_Textauszug:_
====

Thomas Cook mit den Veranstaltern Neckermann Reisen, Thomas Cook, Bucher Last Minute und Air Marin hatte am Freitag die ersten 230 Reisenden aus Tunesien zurückgeholt. Sie landeten in Berlin, Düsseldorf und Wien. Die anderen 1.800 Thomas-Cook-Urlauber sollten mit acht Sonderflügen am Samstag von Monastir und Djerba aus starten. Deutschlands größter Reiseveranstalter TUI hatte rund 1.000 Urlauber in Tunesien, die alle noch am Samstag zurückkehren sollten.

TUI sagte alle geplanten Flüge bis einschließlich 24. Januar nach Tunesien ab. Es sei derzeit nicht zu verantworten, weitere Urlauber in das Land zu schicken, sagte der Leiter des TUI-Krisenstabes, Ulrich Heuer. Thomas Cook hat bis einschließlich 21. Januar alle Reisen von Deutschland nach Tunesien abgesagt. Die Veranstalter der Thomas Cook AG bieten ihren Gästen mit Abflug bis einschließlich 31. Januar die kostenlose Umbuchung ihrer Tunesien-Reise an.

====

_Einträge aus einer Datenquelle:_
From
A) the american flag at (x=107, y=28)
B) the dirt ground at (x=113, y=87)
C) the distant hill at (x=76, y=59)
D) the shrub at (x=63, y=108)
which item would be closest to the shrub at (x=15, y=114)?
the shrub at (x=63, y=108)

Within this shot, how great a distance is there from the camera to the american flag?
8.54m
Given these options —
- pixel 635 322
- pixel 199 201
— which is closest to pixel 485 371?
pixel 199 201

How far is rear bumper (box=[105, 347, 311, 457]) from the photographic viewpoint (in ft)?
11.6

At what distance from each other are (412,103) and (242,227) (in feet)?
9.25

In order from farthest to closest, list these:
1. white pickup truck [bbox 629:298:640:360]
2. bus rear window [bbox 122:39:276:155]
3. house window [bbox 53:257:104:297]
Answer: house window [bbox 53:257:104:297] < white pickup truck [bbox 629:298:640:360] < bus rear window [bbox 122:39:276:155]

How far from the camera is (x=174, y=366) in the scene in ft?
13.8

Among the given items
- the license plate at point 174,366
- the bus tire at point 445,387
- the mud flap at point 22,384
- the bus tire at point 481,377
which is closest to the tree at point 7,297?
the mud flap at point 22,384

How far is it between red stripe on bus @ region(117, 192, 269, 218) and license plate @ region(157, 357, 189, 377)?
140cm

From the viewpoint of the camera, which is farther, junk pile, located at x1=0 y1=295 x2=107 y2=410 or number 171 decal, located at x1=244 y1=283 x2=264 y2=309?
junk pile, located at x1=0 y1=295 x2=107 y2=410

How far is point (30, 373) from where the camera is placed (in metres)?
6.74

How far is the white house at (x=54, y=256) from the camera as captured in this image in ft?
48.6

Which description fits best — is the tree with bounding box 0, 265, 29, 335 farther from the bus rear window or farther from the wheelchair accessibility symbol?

====

_Aufgaben:_
[a] Bis zu welchem Tag hat TUI laut Textauszug alle Flüge nach Tunesien gestrichen?
[b] Zitiere aus dem Textauszug wortgenau das Stück von „Thomas Cook mit“ bis „Samstag zurückkehren sollten.“.
[c] Prüfe, ob diese Aussagen zum Textauszug passen. Antworte jeweils mit Ja oder Nein und führe die entscheidenden Worte des Textes genau an.
(i) Die ersten 230 Reisenden kamen unter anderem in Wien an.
(ii) TUI hatte rund 1.800 Urlauber in Tunesien.
(iii) Gäste der Thomas Cook AG mit Abflug bis einschließlich 31. Januar können ihre Tunesien-Reise kostenlos umbuchen.

_Geordnete Antworten:_
[a] Bis einschließlich 24. Januar.

[b]
Thomas Cook mit den Veranstaltern Neckermann Reisen, Thomas Cook, Bucher Last Minute und Air Marin hatte am Freitag die ersten 230 Reisenden aus Tunesien zurückgeholt. Sie landeten in Berlin, Düsseldorf und Wien. Die anderen 1.800 Thomas-Cook-Urlauber sollten mit acht Sonderflügen am Samstag von Monastir und Djerba aus starten. Deutschlands größter Reiseveranstalter TUI hatte rund 1.000 Urlauber in Tunesien, die alle noch am Samstag zurückkehren sollten.

[c]
(i) Ja: „Sie landeten in Berlin, Düsseldorf und Wien.“
(ii) Nein: „TUI hatte rund 1.000 Urlauber in Tunesien“
(iii) Ja: „mit Abflug bis einschließlich 31. Januar die kostenlose Umbuchung ihrer Tunesien-Reise an“